Work to complete =>
List each line of the records below that contains the word "point".

Source data =>
——
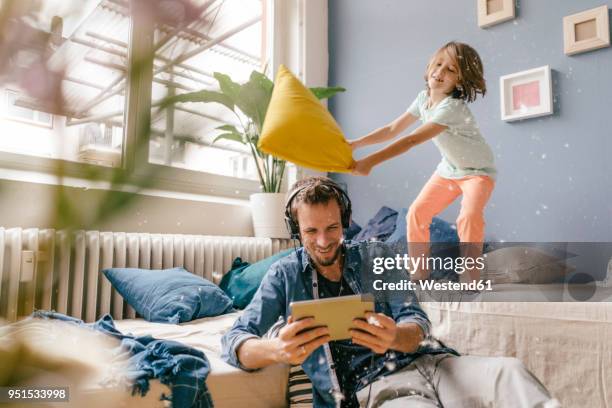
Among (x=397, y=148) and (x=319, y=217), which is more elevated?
——
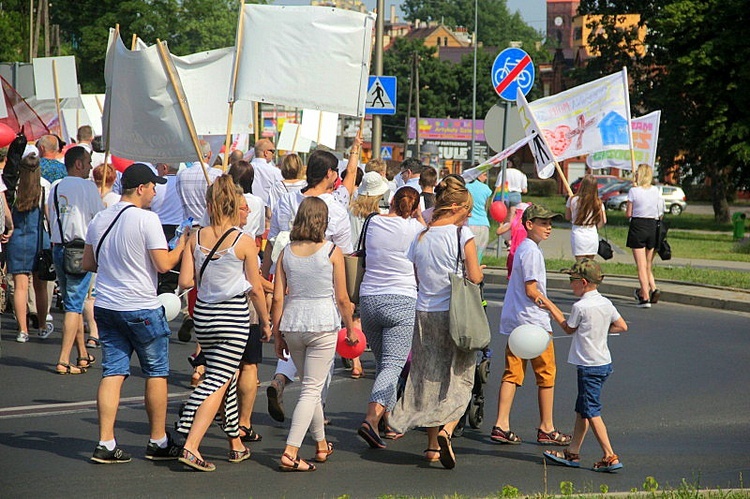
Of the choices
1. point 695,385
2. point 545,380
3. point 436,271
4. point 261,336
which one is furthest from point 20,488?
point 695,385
——
Expected output =>
1. point 695,385
2. point 545,380
3. point 436,271
4. point 261,336
which one is furthest from point 20,488?
point 695,385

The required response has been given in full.